描述（由申请人提供）：目前可用的抗血管生成药物抑制VEGF/VEGFR信号，这导致短暂性血管回归，然后抗药抗药性脉管系统反弹，这显着降低了非常昂贵的抗激发治疗的治疗功效。为了克服这个问题，我们正在开发一种细胞毒性177LU放射性药物，SCVEGF/LU。这种放射性药物基于工程的单链VEGF（SCVEGF），它通过过表达的VEGFR-2介导的内吞作用在肿瘤内皮细胞中积聚。在第一阶段，我们优化了SCVEGF/LU的组成，评估了其放射性毒性和剂量测定法，并在原位性乳腺肿瘤模型中进行了初始的治疗功效和机械研究。我们的结果表明，单一注射安全剂量的SCVEGF/LU会导致至少30-35天的可持续性肿瘤脉管系统的破坏，并且肿瘤的广泛细胞凋亡，没有明显的总体放射性毒性。

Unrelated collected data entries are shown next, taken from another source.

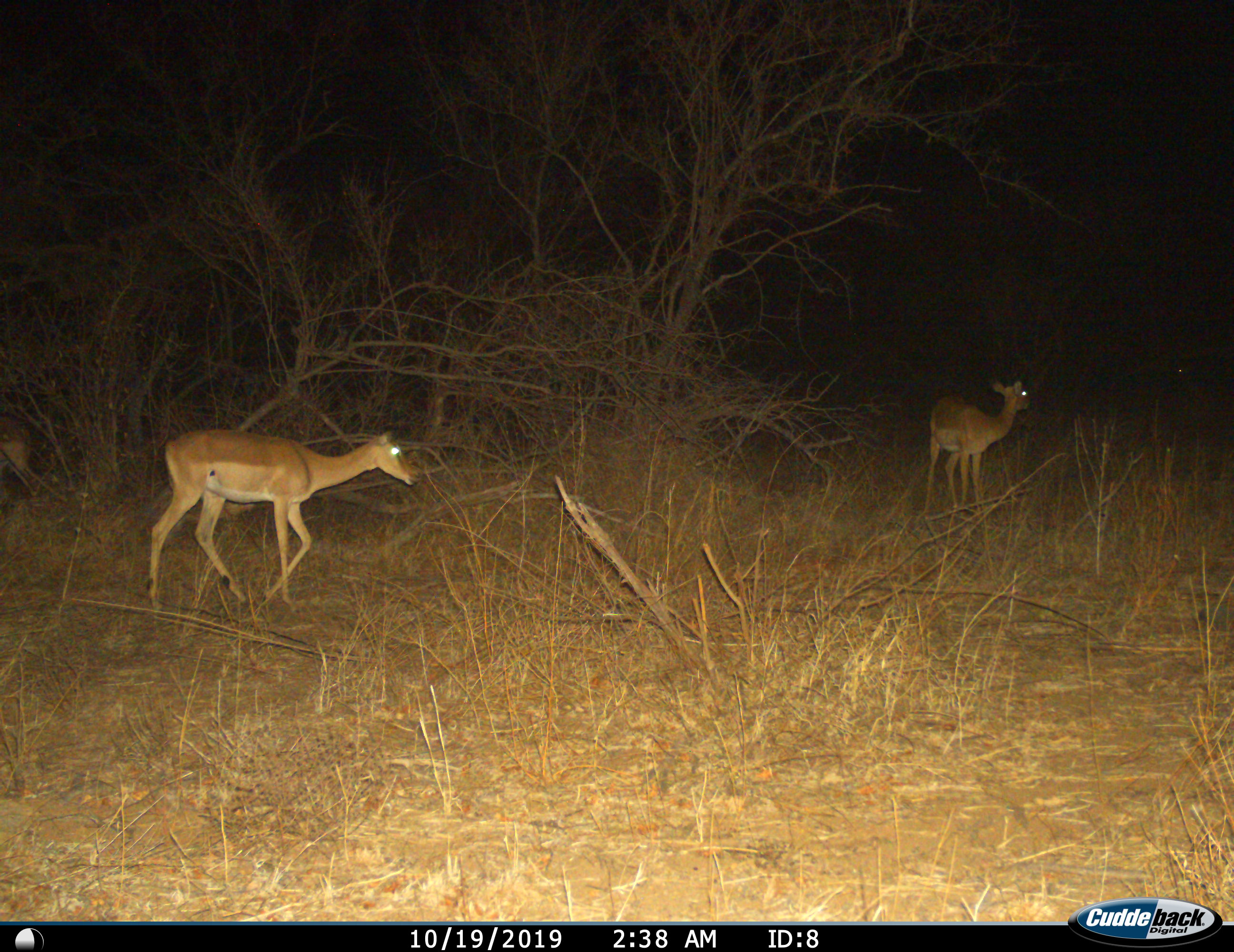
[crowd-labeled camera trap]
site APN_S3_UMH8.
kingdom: Animalia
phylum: Chordata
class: Mammalia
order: Artiodactyla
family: Bovidae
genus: Aepyceros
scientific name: Aepyceros melampus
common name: impala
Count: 2.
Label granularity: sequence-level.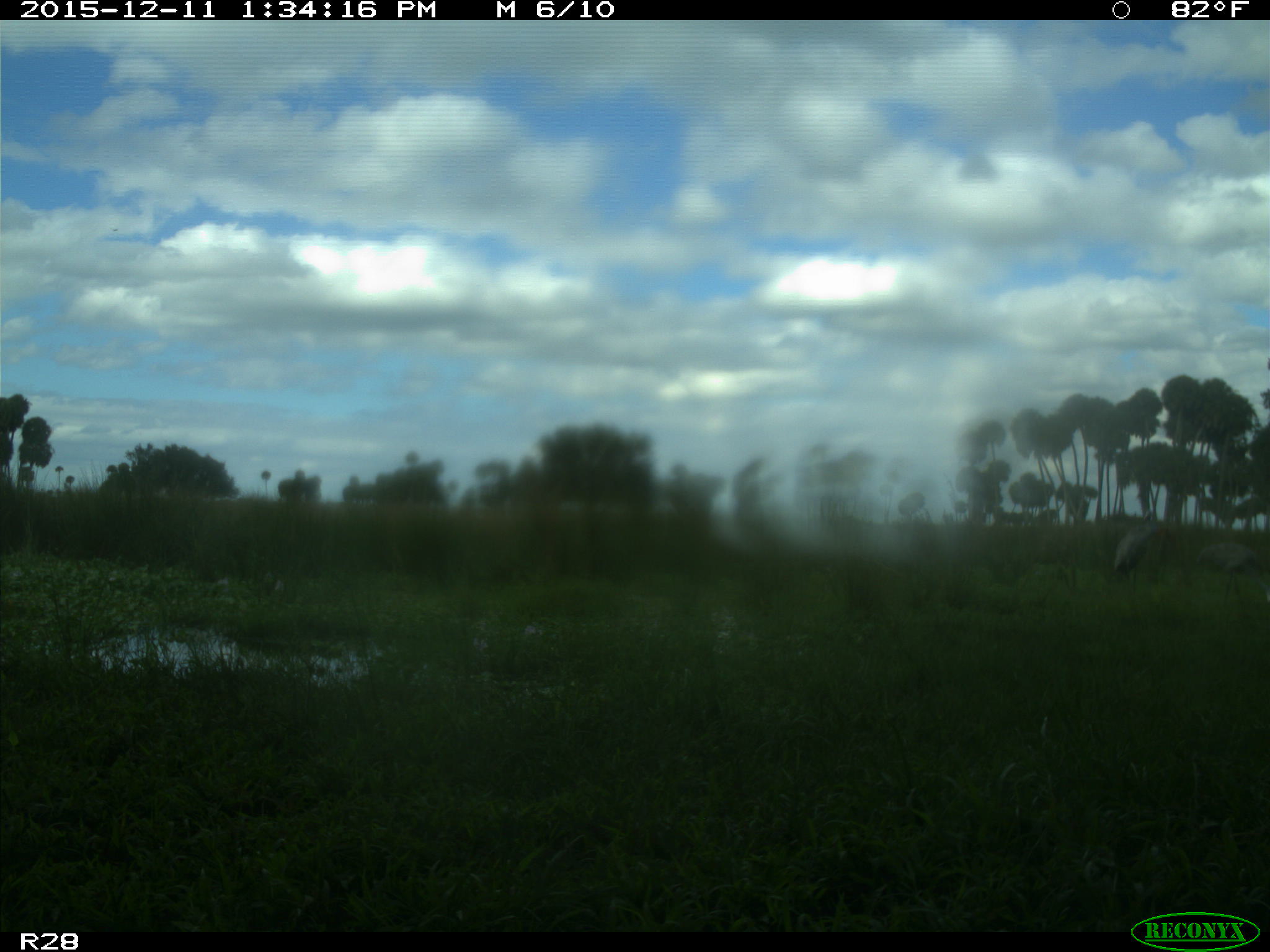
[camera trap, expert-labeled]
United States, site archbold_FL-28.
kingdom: Animalia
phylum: Chordata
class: Aves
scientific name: Aves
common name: birds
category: unidentified bird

相比之下，FDA批准的Sunitinib和贝伐单抗未能诱导肿瘤脉管系统的可持续破坏，这表明SCVEGF/LU的潜在优势。 在第二阶段，我们将使用抗血管生成疗法的新型组成部分，使用复发性乳腺癌的原位小鼠模型，包括人类三重阴性乳腺癌的模型。首先，我们将建立用于SCVEGF/LU诱导的肿瘤脉管系统破坏的剂量和时间依赖性，以及过表达的内源性VEGF和免疫能力环境在SCVEGF/LU治疗功效中的潜在作用。接下来，我们将建立用于SCVEGF/LU-doxorubicin组合的最佳序列，作为复发性乳腺癌的辅助治疗。考虑到SCVEGF是一种生理活性蛋白，我们还将为SCVEGF-PEG-DOTA结合物建立安全性。我们预计，在该项目的第二阶段结束时，我们将有基于证据的迹象，以安全地使用SCVEGF/LU在乳腺癌辅助抗血管生成疗法中。我们还将有一个GLP级用于剂量学研究。该数据将用于乳腺癌中的I阶段临床试验，用于对I期临床试验进行IND或FDA。我们认为，这种新颖的针对性放射药物可能会对乳腺癌提供新的攻击线，并最终将探索其他癌症的治疗。